A Conductor's Love Affair With Ribbons of Rail

The most fun I've ever had with trains was when my friend Leah and I balanced pennies carefully on the railroad track near her house in Florida and waited for the local to come rushing by and squash them into hot, shiny bits of copper.

Aside from that, for me trains are just a way to get from one place to another. But when I listen to train conductor Paul Ventor talk about the sense of history that draws him to trains, I remember the feeling of awe I had the first time I walked into Grand Central Station in New York and looked up. And when he mentions the ribbon of rail stretching across America, I can feel the poetry of it.

Paul is an Amtrak conductor on the Harrisburg, Pa., to Pittsburgh run. Harrisburg, he says, is a beautiful run. The train goes through the Allegheny Mountains in a horseshoe curve, and if you look, you can see the back end of your train snaking behind you. At one point the train seems to be traveling in two directions at once.

Paul stands about 6-foot-4, with broad shoulders and a white-brown beard. He fills the aisle, and you almost expect him to have to duck when he comes to take your ticket. He's been a conductor for nigh on 10 years now, and he's traveled thousands of miles. He's ridden the rails from St. Cloud, Minn., to Chicago, and from Chicago down to Grenada, Miss., and on out to Harrisburg. He's traveled all the way from Washington, D.C., clear down to Miami, Fla. Getting to see the United States is one of the best parts of his job, Paul will tell you, if you ask.

The conductor is the boss of the train. He's in charge of every employee - from the guy in the club car who sells you potato chips to the engineer. The conductor runs the show from the back of the train. When he's not taking people's tickets, hollering "All abooaard!" and helping people on and off, he's busy behind the scenes. A conductor has to keep order among the passengers, fix anything on the train that breaks, and most important, keep it operating safely.

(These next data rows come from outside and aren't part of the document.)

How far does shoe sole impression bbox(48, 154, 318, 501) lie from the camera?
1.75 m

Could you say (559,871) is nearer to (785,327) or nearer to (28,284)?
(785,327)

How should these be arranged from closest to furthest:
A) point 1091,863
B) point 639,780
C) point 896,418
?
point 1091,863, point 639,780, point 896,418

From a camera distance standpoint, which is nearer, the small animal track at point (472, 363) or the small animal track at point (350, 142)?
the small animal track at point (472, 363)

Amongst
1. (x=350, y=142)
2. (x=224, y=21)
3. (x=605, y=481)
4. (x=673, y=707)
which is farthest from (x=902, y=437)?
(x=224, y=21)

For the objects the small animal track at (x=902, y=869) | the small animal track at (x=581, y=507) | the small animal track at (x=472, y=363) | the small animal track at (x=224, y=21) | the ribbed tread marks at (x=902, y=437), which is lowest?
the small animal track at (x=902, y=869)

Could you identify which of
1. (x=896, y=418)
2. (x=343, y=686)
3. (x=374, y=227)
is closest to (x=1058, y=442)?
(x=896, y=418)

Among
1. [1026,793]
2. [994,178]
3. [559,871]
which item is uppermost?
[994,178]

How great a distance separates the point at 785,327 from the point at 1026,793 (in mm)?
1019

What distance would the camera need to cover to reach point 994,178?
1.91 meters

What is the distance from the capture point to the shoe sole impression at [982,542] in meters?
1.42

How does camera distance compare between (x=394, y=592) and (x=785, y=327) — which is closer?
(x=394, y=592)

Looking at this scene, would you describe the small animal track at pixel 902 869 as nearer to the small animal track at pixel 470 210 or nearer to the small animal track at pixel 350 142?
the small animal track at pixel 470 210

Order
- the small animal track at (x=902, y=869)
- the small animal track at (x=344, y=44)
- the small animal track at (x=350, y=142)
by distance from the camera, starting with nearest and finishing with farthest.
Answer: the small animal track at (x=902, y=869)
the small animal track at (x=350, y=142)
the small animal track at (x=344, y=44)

WHEN you ask Paul what it takes to be a conductor, he will say patience, patience - and patience. You have to like people and love to travel. But there is a sacrifice. You lose a lot of your personal life being gone all the time.

There's no formal training to learn how to be a conductor. You learn from experience. Paul says when he became a conductor in 1987, you pretty much just decided that was what you wanted to do, and then you became one. Now, he says, you start as a car attendant or a cook on a train and work your way up to conductor or engineer.

Being an engineer is a lot like driving a truck - only more complicated. Instead of a steering wheel, you have a throttle to control how fast the train is moving. You have to maintain a constant speed, because if you go too fast, a signal will shut the train down.

Every six or seven seconds, an alerter goes off. It is a flashing light and beeping sound that gets brighter and louder the longer you wait. If you don't push the button in time to let the alerter know you're alive and well, it will send a signal and stop the train. It takes six months of schooling and six months as an assistant engineer to be able to drive a train.

Every train has its own personality, Paul says. For instance, the New Orleans line is nicknamed the "Chicken Bone," because everyone brings fried chicken dinners to eat on the train. The Florida trains are the only ones in the country that have TV sets. You can choose three movies to watch while you ride. Or you can listen to the radio. Paul says to tell you to bring your own headphones. Amtrak sells them in the club car, but they often run out of them. And unlike airplanes, Paul says Amtrak's food is great. All their chefs graduate from New York's Culinary Institute of America.

Paul says he's always been fascinated by trains. He grew up during the tail end of the golden age of railroading in the 1950s, and there were trains everywhere. That was how people got from one place to another - whether they were commuting to work or traveling to a different state. His dad worked as a railway postal clerk, and his best friend's granddad worked in a rail yard as a switchman. He pretty much grew up around trains.

When Paul started working for the railroad in 1968, he was the youngest railway postal person in the country. He had that job for one year, and then the railroad did away with the position. Paul also worked as a tower operator, a road clerk, and he doesn't know what-all before he became a conductor. He isn't sure what draws him to the railroad. Maybe it's the sense of history, or the powerful machinery, he says. Or maybe it's the ribbon of rail stretching across America.

Whatever it is, he makes me want to hop a rail for points unknown.